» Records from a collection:
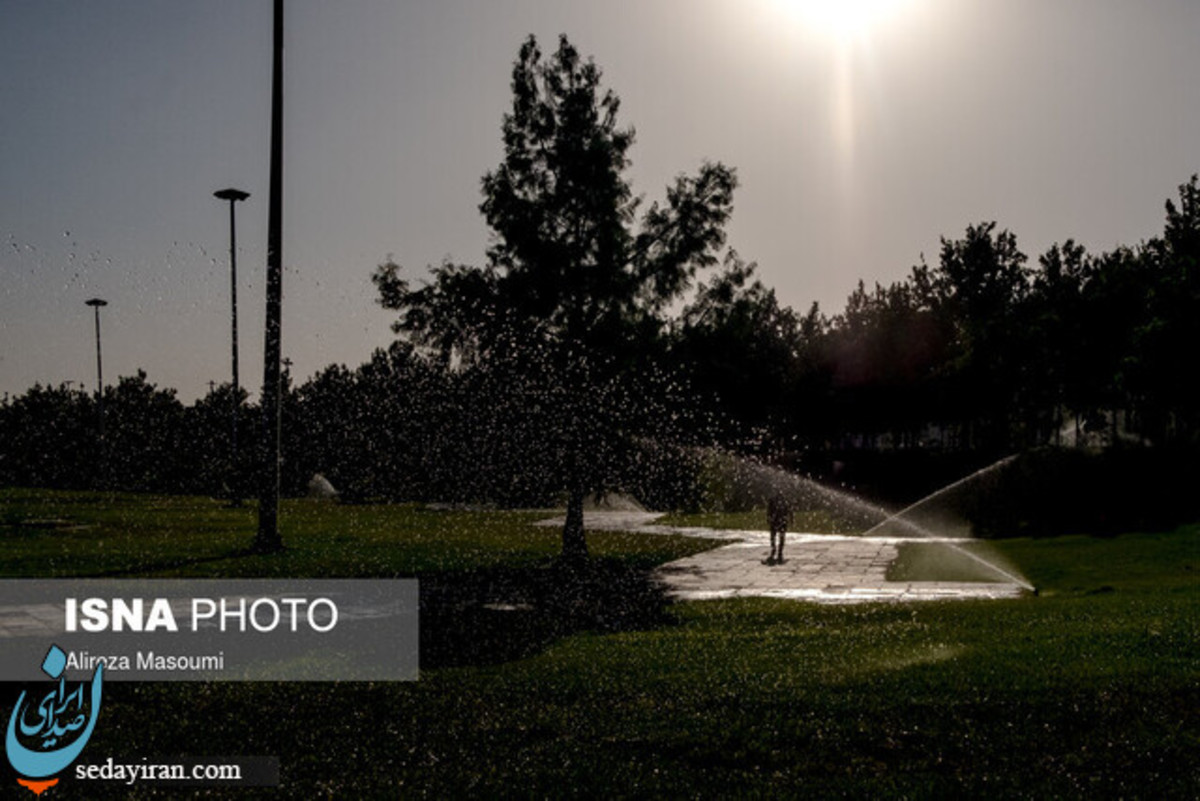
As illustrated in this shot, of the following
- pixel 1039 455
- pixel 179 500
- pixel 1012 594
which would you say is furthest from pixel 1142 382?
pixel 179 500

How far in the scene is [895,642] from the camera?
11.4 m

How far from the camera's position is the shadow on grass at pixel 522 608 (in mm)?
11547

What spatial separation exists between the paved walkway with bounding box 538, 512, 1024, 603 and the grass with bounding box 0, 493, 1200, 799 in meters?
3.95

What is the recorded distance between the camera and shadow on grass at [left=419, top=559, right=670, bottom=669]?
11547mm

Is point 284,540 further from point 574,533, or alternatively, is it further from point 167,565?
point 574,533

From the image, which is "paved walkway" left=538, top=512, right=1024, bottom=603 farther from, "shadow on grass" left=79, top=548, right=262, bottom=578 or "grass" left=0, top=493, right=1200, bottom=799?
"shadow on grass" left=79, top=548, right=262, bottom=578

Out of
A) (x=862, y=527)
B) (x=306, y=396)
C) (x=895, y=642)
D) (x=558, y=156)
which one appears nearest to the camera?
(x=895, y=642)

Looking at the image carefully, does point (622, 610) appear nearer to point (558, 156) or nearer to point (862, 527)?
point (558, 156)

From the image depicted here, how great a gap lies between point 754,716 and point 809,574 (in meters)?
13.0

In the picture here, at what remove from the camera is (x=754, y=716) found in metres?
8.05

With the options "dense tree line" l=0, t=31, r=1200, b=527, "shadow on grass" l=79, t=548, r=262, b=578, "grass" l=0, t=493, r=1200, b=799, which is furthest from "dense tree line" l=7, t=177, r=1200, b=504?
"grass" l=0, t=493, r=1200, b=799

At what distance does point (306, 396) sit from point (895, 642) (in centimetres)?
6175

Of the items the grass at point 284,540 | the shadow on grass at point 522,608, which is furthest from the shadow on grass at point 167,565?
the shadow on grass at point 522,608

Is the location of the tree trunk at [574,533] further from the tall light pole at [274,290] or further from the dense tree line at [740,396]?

» Your task:
Restate the listing above word for word, and skip the pictures.

» Finished task:
As illustrated in this shot, of the following
- pixel 1039 455
- pixel 179 500
- pixel 1012 594
which would you say is furthest from pixel 1142 382?
pixel 179 500

How far in the scene is [895,642] from the camera?
11.4 m

How far from the camera's position is the shadow on grass at pixel 522 608 (in mm)?
11547

What spatial separation exists between the paved walkway with bounding box 538, 512, 1024, 603 and the grass with bounding box 0, 493, 1200, 799 in meters?
3.95

What is the recorded distance between the camera and shadow on grass at [left=419, top=559, right=670, bottom=669]?
11547mm

Is point 284,540 further from point 574,533, or alternatively, is it further from point 167,565?
point 574,533

From the image, which is "paved walkway" left=538, top=512, right=1024, bottom=603 farther from, "shadow on grass" left=79, top=548, right=262, bottom=578 or "grass" left=0, top=493, right=1200, bottom=799?
"shadow on grass" left=79, top=548, right=262, bottom=578

Out of
A) (x=862, y=527)
B) (x=306, y=396)
C) (x=895, y=642)
D) (x=558, y=156)
which one appears nearest to the camera?
(x=895, y=642)

Looking at the image carefully, does point (622, 610) appear nearer to point (558, 156) or nearer to point (862, 527)?
point (558, 156)

From the image depicted here, how great a gap lies between point 754,716 and point 809,574 (in meters)?
13.0

In the picture here, at what remove from the camera is (x=754, y=716) found in metres?
8.05

With the options "dense tree line" l=0, t=31, r=1200, b=527, "shadow on grass" l=79, t=548, r=262, b=578, "grass" l=0, t=493, r=1200, b=799, which is furthest from "dense tree line" l=7, t=177, r=1200, b=504?
"grass" l=0, t=493, r=1200, b=799

At what distance does point (306, 396) sit from point (895, 642) (in centimetres)?
6175

Of the items the grass at point 284,540 | the shadow on grass at point 522,608, which is furthest from the shadow on grass at point 167,565?
the shadow on grass at point 522,608

Is the location of the tree trunk at [574,533] further from the tall light pole at [274,290] or further from the dense tree line at [740,396]?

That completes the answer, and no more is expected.